Exercise aim
From the line that includes "family: Equidae" to the last line of the data, quote each line precisely; both boundary lines belong in the answer.
----------
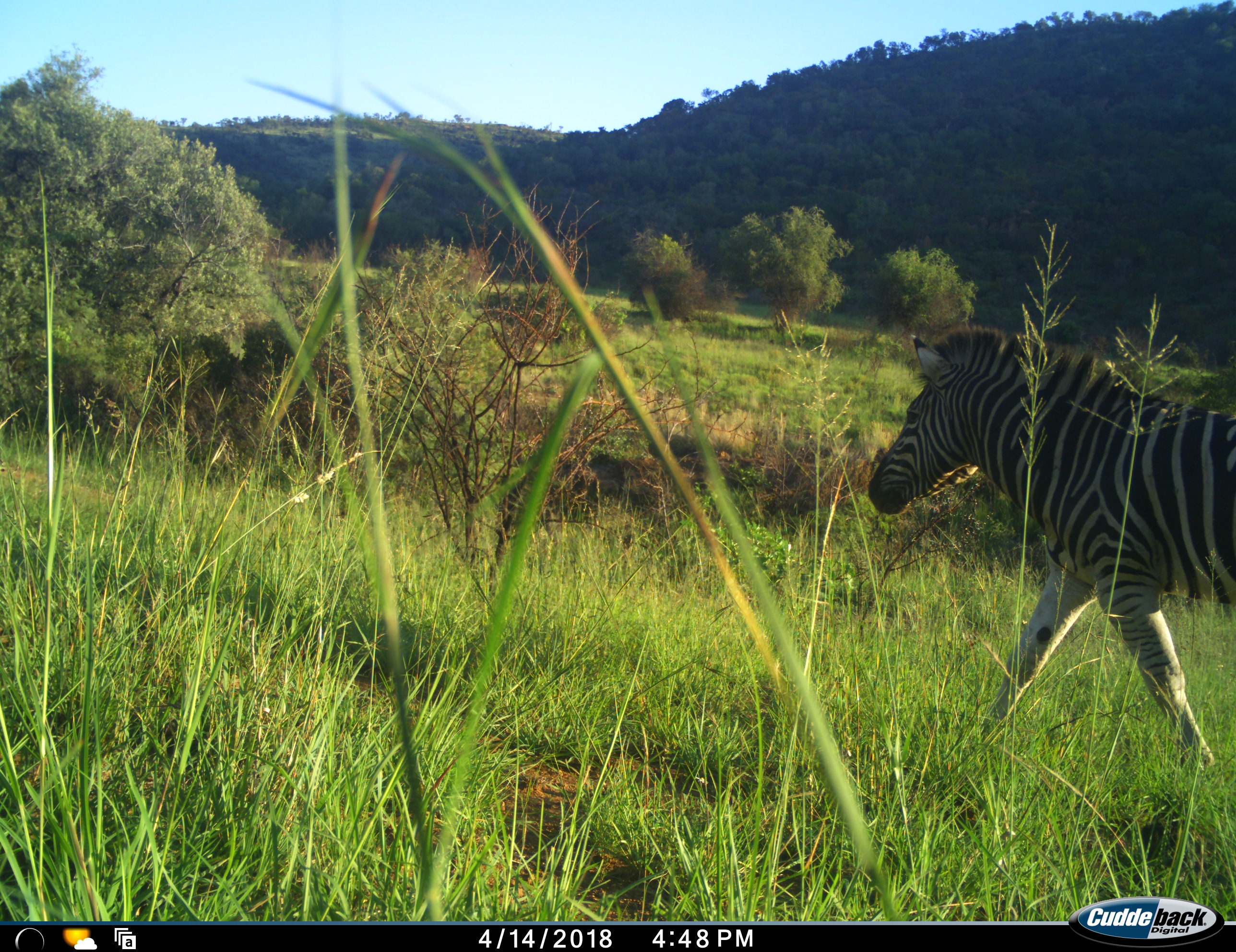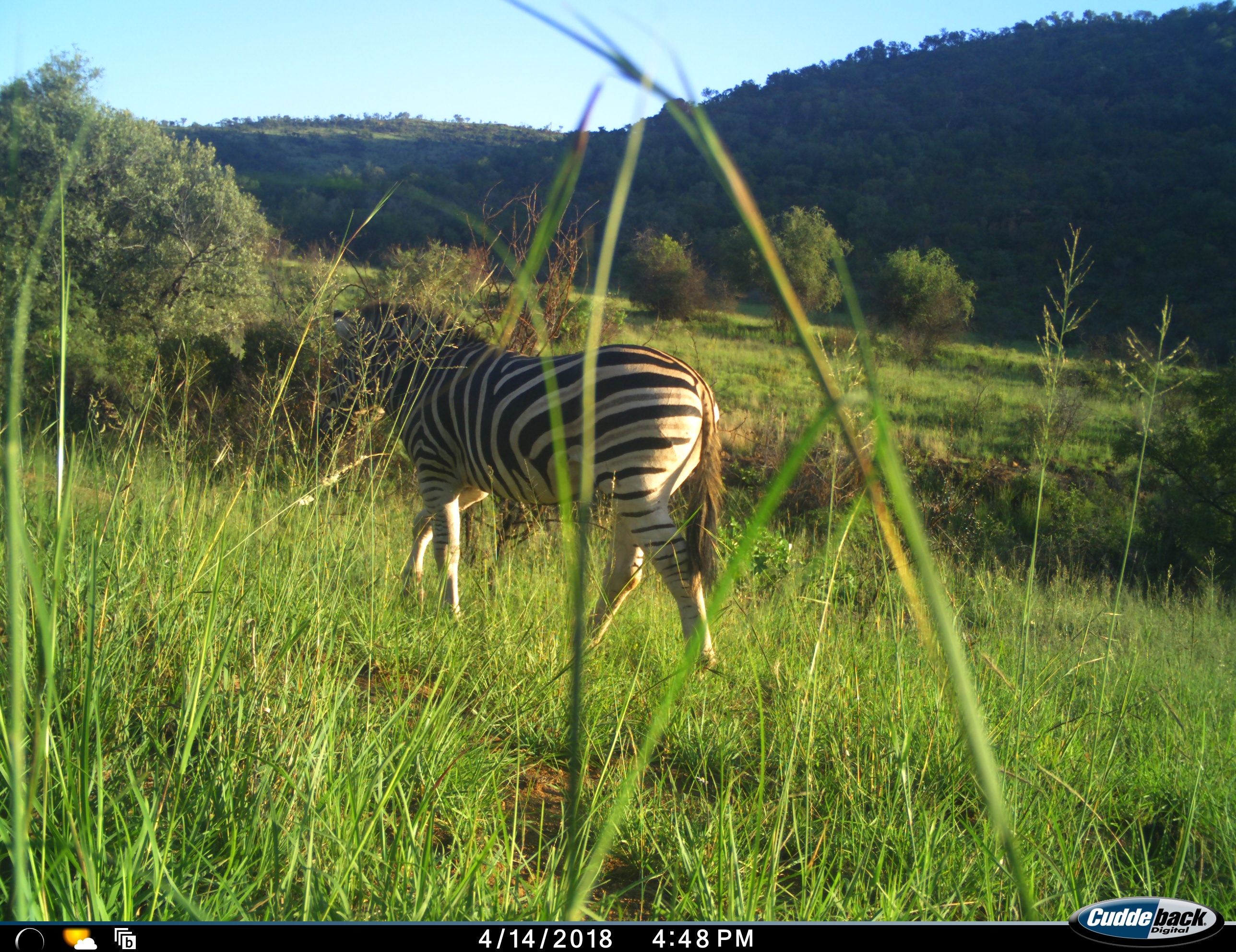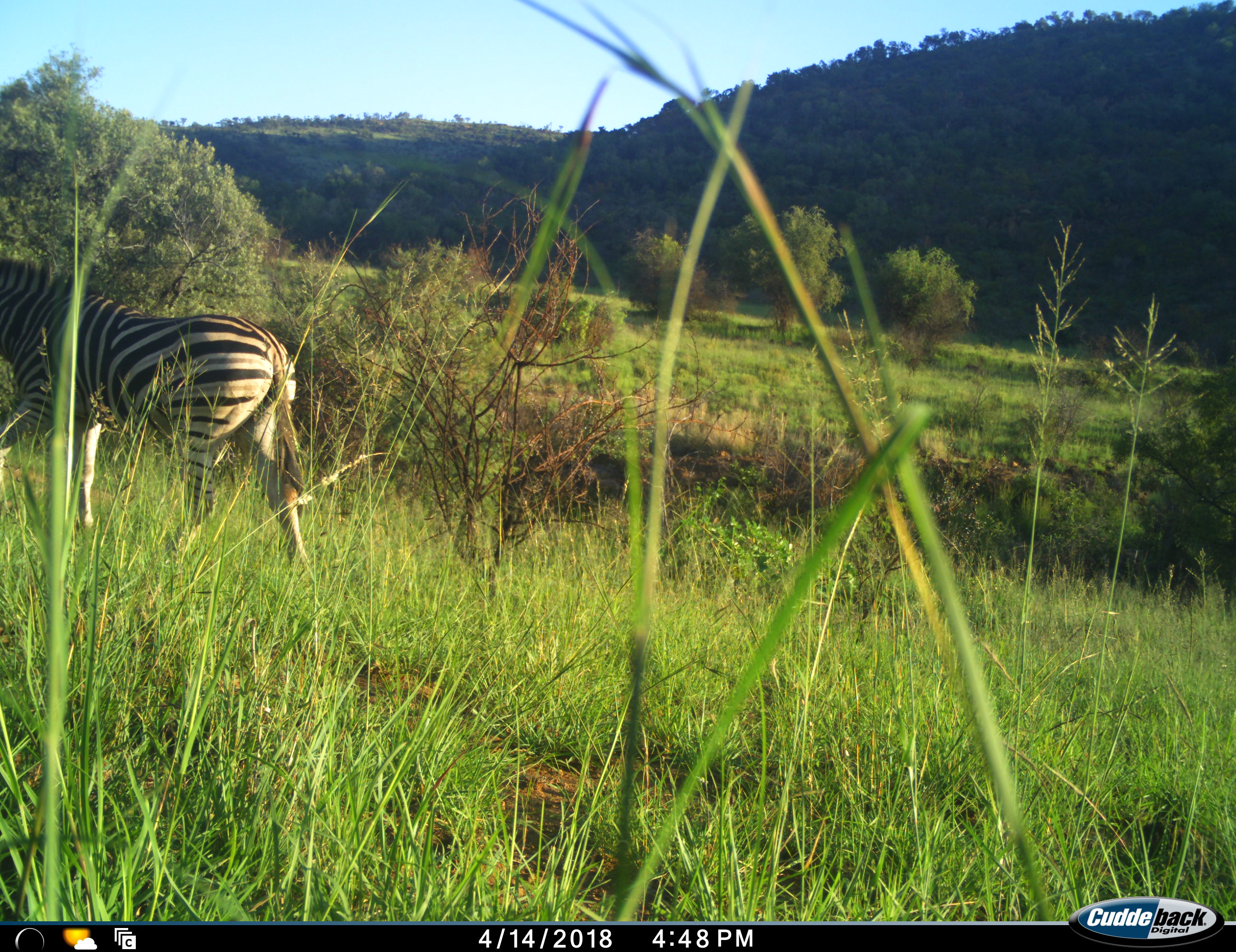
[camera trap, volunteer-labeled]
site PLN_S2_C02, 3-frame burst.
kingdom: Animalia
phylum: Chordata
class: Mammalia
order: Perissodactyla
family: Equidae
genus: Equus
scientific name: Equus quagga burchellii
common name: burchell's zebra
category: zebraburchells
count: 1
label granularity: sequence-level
----------
Answer space
family: Equidae
genus: Equus
scientific name: Equus quagga burchellii
common name: burchell's zebra
category: zebraburchells
count: 1
label granularity: sequence-level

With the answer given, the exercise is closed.